Problem to solve: Say whether each statement agrees with the blog post below: (a) The writer got an A+ on the Human Behavior midterm paper. (b) The professor explained why the writer got a B+ instead of an A+. (c) The final for practice is an individual paper. Answer each with yes or no and quote the words from the post that decide it.

Provided text:
────────────────
Almost a month is gone by and I haven't written anything here. No specific reason, I wanted to write but just didn't take the first step. Actually I have been feeling weirdly depressed over the weeks so didn't write anything. I use to write a lot when I was sad but now I want to write when I am happy.
Okay so an overview: in last one moth I had spring break that went well resting and relaxing, and left a deep memory for me which will take a long time to get wiped off my heart. Emotional, romantic fool moi :-).
After spring break I got three midterm papers back, two individual and one group. Got a B+ in social welfare group paper and I got so mad that I reworked on the whole paper mostly by myself and resubmitted, now hoping that I get an A+ in that paper. Well, I am sure I will get an A+ for sure. Got an A+ in Human Behavior midterm paper and B+ in practice. I am sad that my professor didnt even explain why I got a B+ instead of an A+ and he wont explain even if I ask...oh well. Now the final is a group paper for practice and i am worried if I will get an A+ or a B+. I am not sure how I am doing in my grades even though I know my all grades...well simple hope that finals wipe off the old parts of midterms. I am feeling bad to go off y record of good grades but not sure how that happen. Maybe I was really depressed.
────────────────
Given records:
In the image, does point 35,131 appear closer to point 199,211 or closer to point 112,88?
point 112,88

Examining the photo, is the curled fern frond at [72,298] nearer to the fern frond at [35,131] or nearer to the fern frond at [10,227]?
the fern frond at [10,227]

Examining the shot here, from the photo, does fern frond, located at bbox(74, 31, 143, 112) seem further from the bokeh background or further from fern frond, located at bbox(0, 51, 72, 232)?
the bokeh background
────────────────
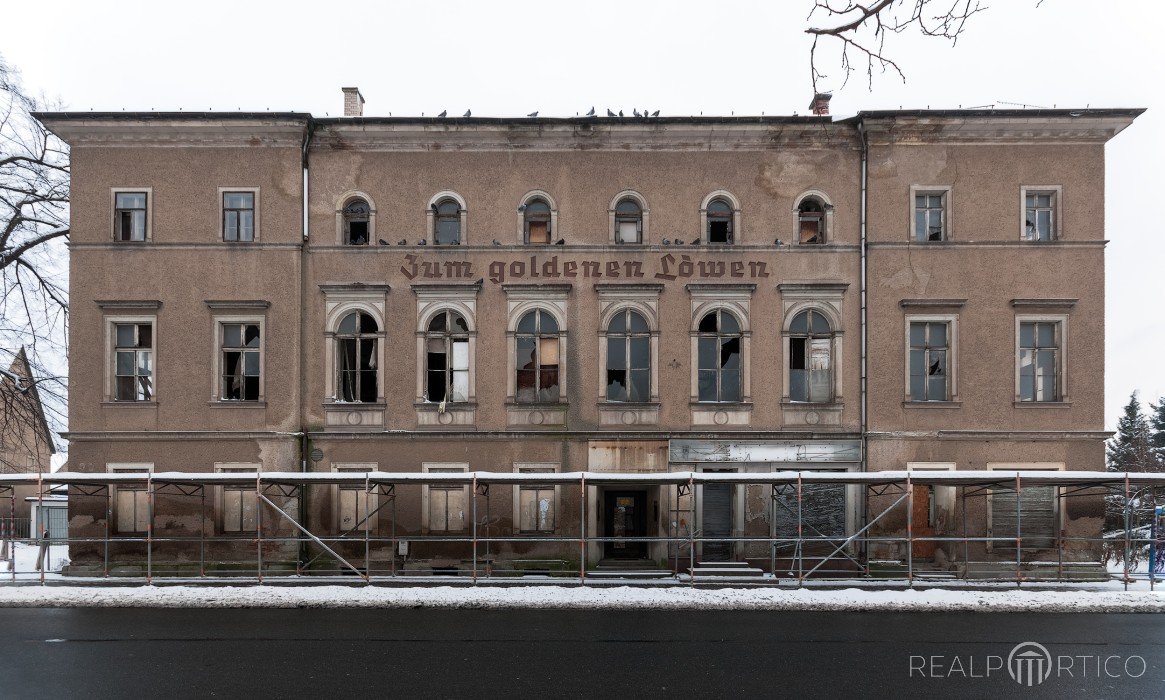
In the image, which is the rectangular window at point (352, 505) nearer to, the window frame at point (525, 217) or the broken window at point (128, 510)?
────────────────
Written solution:
(a) Yes: "Got an A+ in Human Behavior midterm paper"
(b) No: "my professor didnt even explain why I got a B+ instead of an A+"
(c) No: "Now the final is a group paper for practice"